[Extracted records]
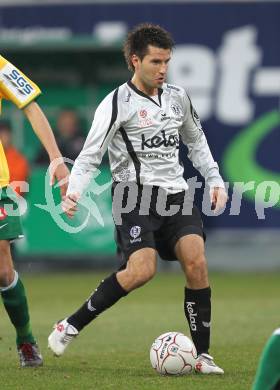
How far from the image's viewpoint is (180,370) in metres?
8.62

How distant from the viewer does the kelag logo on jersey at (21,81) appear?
8.62 meters

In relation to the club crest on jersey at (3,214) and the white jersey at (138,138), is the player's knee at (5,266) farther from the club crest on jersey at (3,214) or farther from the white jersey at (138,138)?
the white jersey at (138,138)

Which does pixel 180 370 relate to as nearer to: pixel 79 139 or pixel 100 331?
pixel 100 331

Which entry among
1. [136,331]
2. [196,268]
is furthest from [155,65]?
[136,331]

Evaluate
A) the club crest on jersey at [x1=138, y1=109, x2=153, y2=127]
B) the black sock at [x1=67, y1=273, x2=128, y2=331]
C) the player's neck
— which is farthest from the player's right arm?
the black sock at [x1=67, y1=273, x2=128, y2=331]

**Directions**
Rewrite the material with "player's" switched to "athlete's" everywhere, leaving everything else unchanged. Omit the pictures from your answer.

**Response below**
How far from the image's viewpoint is (180,370) in metres?
8.62

How distant from the viewer does the kelag logo on jersey at (21,81) appear?
8.62 meters

In relation to the club crest on jersey at (3,214) and the white jersey at (138,138), is the athlete's knee at (5,266) farther from the club crest on jersey at (3,214) or farther from the white jersey at (138,138)?
the white jersey at (138,138)

Which does pixel 180 370 relate to as nearer to: pixel 79 139 or pixel 100 331?
pixel 100 331

Which entry among
1. [136,331]
2. [196,268]
is furthest from [155,65]?
[136,331]

Evaluate
A) the club crest on jersey at [x1=138, y1=109, x2=153, y2=127]
B) the black sock at [x1=67, y1=273, x2=128, y2=331]
C) the athlete's neck
— which is farthest from the athlete's right arm?
the black sock at [x1=67, y1=273, x2=128, y2=331]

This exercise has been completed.